Me Pelchat lui avait pourtant rappelé, lors de sa plaidoirie, que la Commission royale d’enquête sur la situation de la femme au Canada6 avait déjà identifié, en 1970, les grandes religions monothéistes comme une cause de l’infériorisation des femmes et de leur retard à jouir des avancées juridiques, technologiques, sociales et culturelles de nos sociétés. Quelques années plus tard, c’est le Conseil du statut de la femme qui concluait que le droit des femmes à une égalité réelle posait une limite au droit à la liberté de religion.

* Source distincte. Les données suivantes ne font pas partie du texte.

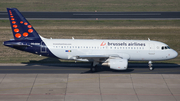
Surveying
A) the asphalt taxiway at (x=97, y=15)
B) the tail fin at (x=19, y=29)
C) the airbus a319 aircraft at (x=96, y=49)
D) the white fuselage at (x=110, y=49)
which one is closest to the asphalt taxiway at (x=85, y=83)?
the airbus a319 aircraft at (x=96, y=49)

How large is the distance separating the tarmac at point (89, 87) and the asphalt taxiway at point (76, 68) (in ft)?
5.86

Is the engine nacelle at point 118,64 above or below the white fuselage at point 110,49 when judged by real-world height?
below

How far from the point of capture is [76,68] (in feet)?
110

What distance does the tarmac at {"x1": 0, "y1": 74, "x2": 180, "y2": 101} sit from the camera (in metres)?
23.9

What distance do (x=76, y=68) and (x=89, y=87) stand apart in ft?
24.6

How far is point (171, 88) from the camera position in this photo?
26.4 m

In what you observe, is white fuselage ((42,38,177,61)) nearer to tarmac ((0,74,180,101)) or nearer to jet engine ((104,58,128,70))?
jet engine ((104,58,128,70))

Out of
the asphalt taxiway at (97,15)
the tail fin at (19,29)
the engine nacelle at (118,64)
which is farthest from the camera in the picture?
the asphalt taxiway at (97,15)

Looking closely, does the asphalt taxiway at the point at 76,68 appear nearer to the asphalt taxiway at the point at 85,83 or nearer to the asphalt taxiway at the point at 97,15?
the asphalt taxiway at the point at 85,83

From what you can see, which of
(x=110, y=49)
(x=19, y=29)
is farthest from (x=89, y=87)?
(x=19, y=29)

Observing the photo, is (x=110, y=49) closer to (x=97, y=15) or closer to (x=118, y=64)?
(x=118, y=64)

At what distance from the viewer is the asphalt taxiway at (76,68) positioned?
105 ft
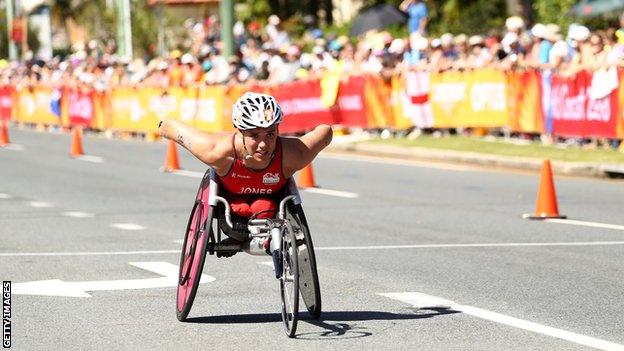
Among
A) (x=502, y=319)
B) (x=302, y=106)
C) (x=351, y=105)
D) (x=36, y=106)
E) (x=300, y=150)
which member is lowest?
(x=36, y=106)

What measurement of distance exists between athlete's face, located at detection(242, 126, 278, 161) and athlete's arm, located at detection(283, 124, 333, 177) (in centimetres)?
16

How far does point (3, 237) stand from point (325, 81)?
1567 centimetres

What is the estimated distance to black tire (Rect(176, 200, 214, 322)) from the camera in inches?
371

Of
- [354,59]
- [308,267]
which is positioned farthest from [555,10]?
[308,267]

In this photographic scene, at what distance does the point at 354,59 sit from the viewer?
31.1m

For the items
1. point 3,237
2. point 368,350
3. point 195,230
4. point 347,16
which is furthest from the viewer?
point 347,16

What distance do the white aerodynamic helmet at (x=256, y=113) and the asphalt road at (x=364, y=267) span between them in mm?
1187

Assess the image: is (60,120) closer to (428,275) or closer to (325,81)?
(325,81)

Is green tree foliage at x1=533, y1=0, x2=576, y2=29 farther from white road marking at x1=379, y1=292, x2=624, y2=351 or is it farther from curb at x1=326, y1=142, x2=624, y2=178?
white road marking at x1=379, y1=292, x2=624, y2=351

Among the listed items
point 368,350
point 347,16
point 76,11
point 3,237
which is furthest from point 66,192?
point 76,11

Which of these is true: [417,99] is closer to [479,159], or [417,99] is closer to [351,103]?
[351,103]

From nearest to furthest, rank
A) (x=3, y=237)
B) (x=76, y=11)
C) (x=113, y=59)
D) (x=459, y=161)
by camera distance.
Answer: (x=3, y=237) < (x=459, y=161) < (x=113, y=59) < (x=76, y=11)

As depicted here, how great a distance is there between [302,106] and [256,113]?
2204 cm

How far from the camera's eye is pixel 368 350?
338 inches
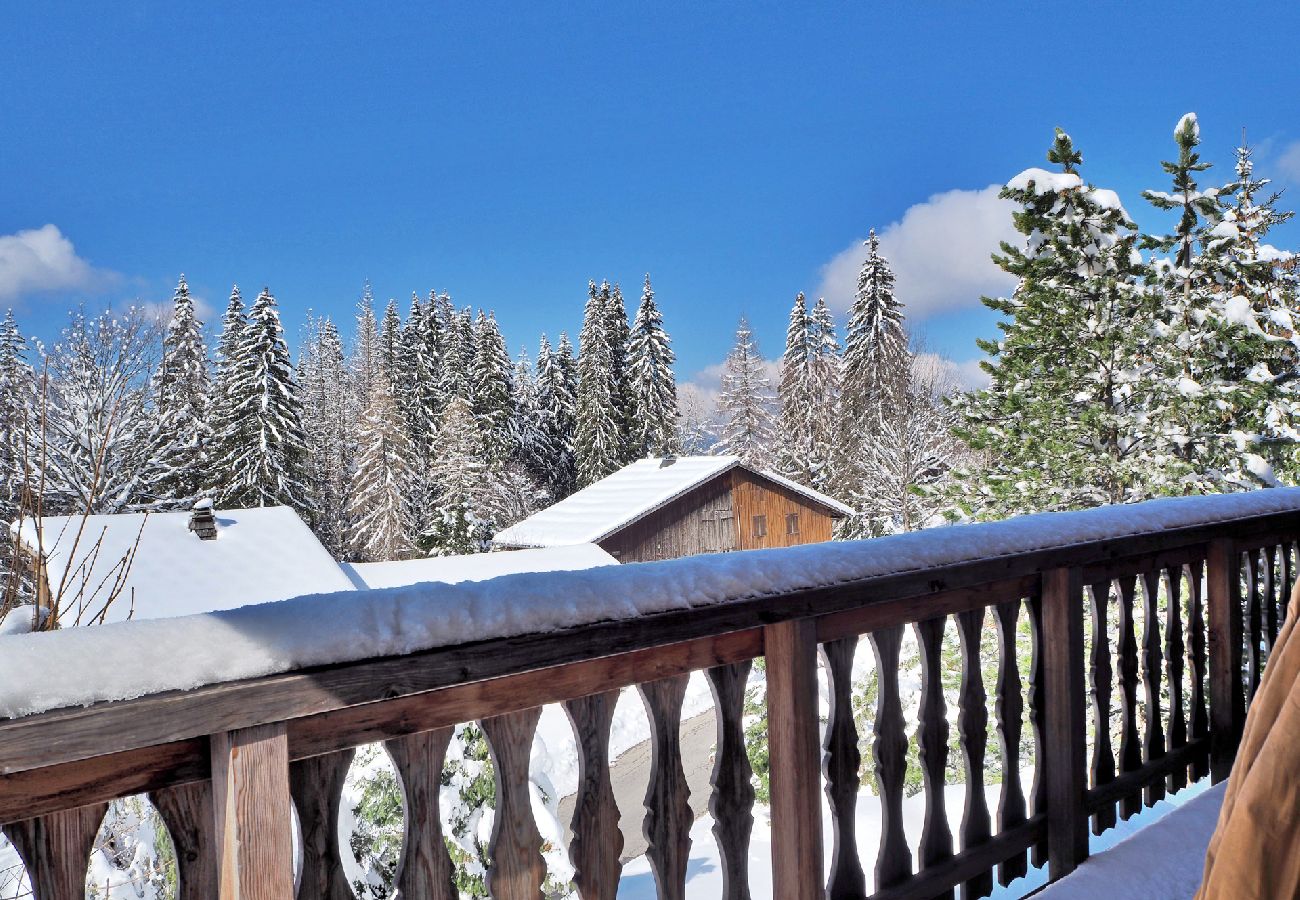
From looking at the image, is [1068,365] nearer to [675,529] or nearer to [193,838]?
[193,838]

Le Conseil recommandait d’ailleurs, en 20077 et en 20118, que soit interdit le port de signes religieux pour l'ensemble des membres du personnel de l'État dans le cadre de leur travail. Par la suite, la Cour Suprême du Canada allait dans le même sens en statuant que la liberté de religion peut être restreinte lorsque les pratiques religieuses d’une personne causent préjudice aux droits d’autrui9.

Rien n’y fait, le juge Blanchard ne retient pas ces éléments. Les droits des femmes à l’égalité constituent définitivement l’un des angles morts du jugement sur la validité de la Loi sur la laïcité de l’État. L’égalité entre les femmes et les hommes est une valeur à protéger autant dans les écoles francophones qu’anglophones ; il s’agit d’une des valeurs fondamentales du Québec.

Sur l'auteure

Marie-Claude Girard est retraitée de la Commission canadienne des droits de la personne.


Sources :
  1. Hak c. Procureur général du Québec; 2021 QCCS 1466; http://t.soquij.ca/c2P4Q ; paragraphe 1042.
  2. Ibid, paragraphe 1041
  3. Op. cit., paragraphe 1042.
  4. https://dictionnaire.lerobert.com/definition/pudeur
  5. https://dictionnaire.lerobert.com/definition/modestie
  6. Commission royale d’enquête sur la situation de la femme au Canada : Rapport de la Commission royale d’enquête sur la situation de la femme au Canada; Septembre 1970; https://epe.lac-bac.gc.ca/100/200/301/pco-bcp/commissions-ef/bird1970-fra/bird1970-fra.htm (page consultée le 14 janvier 2021)
  7. Conseil du statut de la femme; Avis - Droit à l’égalité entre les femmes et les hommes et liberté religieuse; 2007; https://www.csf.gouv.qc.ca/wp-content/uploads/avis-droit-a-legalite-entre-les-femmes-et-les-hommes-et-liberte-religieuse.pdf (page consultée le 14 janvier 2021).
  8. Conseil du statut de la femme; Avis – Affirmer la laïcité, un pas de plus vers l’égalité réelle entre les femmes et les hommes; 2011; https://www.csf.gouv.qc.ca/wp-content/uploads/avis-affirmer-la-laicite-un-pas-de-plus-vers-legalite-reelle-entre-les-femmes-et-les-hommes.pdf (page consultée le 14 janvier 2021)
  9. Notamment dans l’arrêt Trinity Western University en 2018 et l’arrêt MLQ c. Saguenay en 2015.